Plus le dossier est propre et complet du premier coup, plus vite l'indemnité arrive. C'est là qu'un logiciel spécialisé fait gagner un temps réel.

Les points de vigilance (soyons honnêtes)

La cession de créance n'est pas magique :

  • La franchise reste due par le client. Vous devez quand même l'encaisser — ne la « perdez » pas en croyant que l'assurance couvre tout.
  • L'accord de la compagnie n'est pas automatique. Certaines conventions ou contrats encadrent le paiement direct au réparateur ; d'autres l'acceptent au cas par cas. Vérifiez avant de promettre au client.
  • La TVA et la vétusté. Selon le dossier, l'assureur peut régler hors taxes ou déduire une vétusté : la part réellement versée n'est pas toujours 100 % du montant TTC. Anticipez-le sur le devis.
  • Ce n'est pas un conseil juridique. Les modalités exactes dépendent du contrat et de la compagnie ; en cas de doute sur un gros dossier, faites valider votre document de cession.

Comment un logiciel de carrosserie vous aide

Monter ce type de dossier à la main, c'est long et source d'erreurs. Un logiciel de carrosserie comme GaragePilot fait le gros du travail : vous renseignez l'assureur, le numéro de sinistre et la franchise sur le dossier, et le devis comme la facture affichent automatiquement la part assurance et la part client. Le devis se signe électroniquement, les photos avant/après sont jointes au même dossier, et l'IA a déjà monté le chiffrage à partir du rapport d'expertise en 30 secondes — de quoi présenter un dossier qui tombe juste avec l'expertise.

Vous ne remplacez pas l'accord entre vous, le client et la compagnie, mais vous arrivez avec un dossier tellement carré que la cession devient une formalité.

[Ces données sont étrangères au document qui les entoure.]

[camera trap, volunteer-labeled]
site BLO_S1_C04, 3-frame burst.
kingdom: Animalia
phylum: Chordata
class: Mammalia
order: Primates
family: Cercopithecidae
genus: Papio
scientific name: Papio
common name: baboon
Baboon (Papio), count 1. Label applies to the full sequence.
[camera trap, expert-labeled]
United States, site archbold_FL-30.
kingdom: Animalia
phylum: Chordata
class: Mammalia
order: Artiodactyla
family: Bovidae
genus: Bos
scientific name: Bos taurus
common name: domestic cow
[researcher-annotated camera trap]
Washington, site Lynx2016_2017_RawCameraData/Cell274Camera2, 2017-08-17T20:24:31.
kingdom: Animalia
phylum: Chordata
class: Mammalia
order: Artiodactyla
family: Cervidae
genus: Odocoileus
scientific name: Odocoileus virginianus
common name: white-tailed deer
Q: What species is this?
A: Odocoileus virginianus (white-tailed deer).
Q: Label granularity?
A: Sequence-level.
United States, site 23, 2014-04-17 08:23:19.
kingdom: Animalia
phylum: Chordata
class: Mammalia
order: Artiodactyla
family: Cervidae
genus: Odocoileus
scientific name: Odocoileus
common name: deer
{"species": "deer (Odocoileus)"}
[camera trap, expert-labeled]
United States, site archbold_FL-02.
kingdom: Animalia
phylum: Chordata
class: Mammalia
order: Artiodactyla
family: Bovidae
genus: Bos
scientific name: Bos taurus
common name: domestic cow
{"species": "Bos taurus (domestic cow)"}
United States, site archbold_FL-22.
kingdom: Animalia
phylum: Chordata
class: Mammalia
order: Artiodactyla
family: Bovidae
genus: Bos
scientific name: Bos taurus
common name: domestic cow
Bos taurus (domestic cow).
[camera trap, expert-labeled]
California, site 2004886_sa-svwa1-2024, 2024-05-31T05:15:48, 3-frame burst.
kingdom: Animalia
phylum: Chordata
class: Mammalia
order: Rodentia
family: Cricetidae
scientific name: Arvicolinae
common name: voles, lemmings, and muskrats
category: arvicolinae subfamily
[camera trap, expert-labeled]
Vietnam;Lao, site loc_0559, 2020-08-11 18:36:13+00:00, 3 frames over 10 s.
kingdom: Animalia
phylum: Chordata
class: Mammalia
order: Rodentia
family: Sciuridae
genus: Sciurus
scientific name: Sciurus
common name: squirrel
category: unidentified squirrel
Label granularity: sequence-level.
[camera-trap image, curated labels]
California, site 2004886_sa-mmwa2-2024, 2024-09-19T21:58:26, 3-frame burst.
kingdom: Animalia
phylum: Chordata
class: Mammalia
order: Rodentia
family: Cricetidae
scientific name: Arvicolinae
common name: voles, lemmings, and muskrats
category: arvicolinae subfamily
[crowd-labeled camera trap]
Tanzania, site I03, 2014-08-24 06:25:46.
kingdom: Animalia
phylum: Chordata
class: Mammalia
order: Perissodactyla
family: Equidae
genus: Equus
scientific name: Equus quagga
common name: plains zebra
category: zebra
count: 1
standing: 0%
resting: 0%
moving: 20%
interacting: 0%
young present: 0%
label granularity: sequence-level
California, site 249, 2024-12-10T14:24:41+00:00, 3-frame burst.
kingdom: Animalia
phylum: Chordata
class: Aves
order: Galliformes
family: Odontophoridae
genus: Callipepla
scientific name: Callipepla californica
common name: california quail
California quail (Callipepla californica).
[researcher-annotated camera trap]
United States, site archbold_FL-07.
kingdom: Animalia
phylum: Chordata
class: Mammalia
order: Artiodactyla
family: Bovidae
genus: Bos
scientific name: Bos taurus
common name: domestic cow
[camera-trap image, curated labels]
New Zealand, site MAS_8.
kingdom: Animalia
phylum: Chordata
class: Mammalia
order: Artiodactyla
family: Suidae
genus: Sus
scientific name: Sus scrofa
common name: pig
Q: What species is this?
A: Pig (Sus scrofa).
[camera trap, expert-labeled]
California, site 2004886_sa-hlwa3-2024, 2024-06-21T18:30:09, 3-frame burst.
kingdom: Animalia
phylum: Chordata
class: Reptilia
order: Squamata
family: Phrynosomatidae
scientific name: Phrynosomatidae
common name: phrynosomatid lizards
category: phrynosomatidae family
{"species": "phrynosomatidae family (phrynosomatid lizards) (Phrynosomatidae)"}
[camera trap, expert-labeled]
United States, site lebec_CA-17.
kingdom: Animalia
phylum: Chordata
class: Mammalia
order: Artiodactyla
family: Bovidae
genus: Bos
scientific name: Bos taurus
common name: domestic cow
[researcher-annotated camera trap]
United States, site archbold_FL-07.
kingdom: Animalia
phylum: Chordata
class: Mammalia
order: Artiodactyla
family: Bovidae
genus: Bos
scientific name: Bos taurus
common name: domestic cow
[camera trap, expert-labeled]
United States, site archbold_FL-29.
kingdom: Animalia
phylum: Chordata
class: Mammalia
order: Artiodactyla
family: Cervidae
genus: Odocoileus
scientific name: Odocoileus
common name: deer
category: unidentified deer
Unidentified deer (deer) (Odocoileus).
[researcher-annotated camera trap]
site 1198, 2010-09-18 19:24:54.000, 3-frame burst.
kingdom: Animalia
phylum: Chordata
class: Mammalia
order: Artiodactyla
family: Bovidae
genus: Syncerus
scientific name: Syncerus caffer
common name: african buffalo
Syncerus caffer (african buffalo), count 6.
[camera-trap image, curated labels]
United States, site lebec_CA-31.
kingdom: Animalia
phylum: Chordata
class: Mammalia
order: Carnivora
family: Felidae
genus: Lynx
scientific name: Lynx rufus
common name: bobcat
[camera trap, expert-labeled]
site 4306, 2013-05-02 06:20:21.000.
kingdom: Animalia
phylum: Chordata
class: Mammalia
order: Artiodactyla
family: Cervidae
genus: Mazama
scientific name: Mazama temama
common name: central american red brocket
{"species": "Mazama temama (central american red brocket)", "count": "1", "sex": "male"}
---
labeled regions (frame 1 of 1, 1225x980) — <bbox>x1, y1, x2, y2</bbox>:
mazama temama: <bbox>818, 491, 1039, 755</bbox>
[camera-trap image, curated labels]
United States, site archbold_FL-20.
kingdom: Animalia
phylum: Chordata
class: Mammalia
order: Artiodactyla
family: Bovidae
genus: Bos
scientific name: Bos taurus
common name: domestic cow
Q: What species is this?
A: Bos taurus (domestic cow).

Pour situer les outils du marché sur ce point, notre comparatif des logiciels de carrosserie 2026 fait le tour des solutions.

En résumé

  • La cession de créance transfère à votre atelier la créance du client sur son assureur : l'indemnité vous est versée directement, le client ne règle que sa franchise.
  • Bénéfice principal : plus d'avance de trésorerie sur la part assurance et bien moins d'impayés.
  • Pour que l'assureur paie vite : devis signé, facture séparant part assurance et franchise, numéro de sinistre, photos, et facture concordante avec le rapport d'expertise.
  • Points de vigilance : la franchise reste due, l'accord de la compagnie n'est pas automatique, attention à la vétusté et à la TVA.
  • Un logiciel spécialisé prépare le dossier assurance automatiquement et vous fait gagner un temps réel.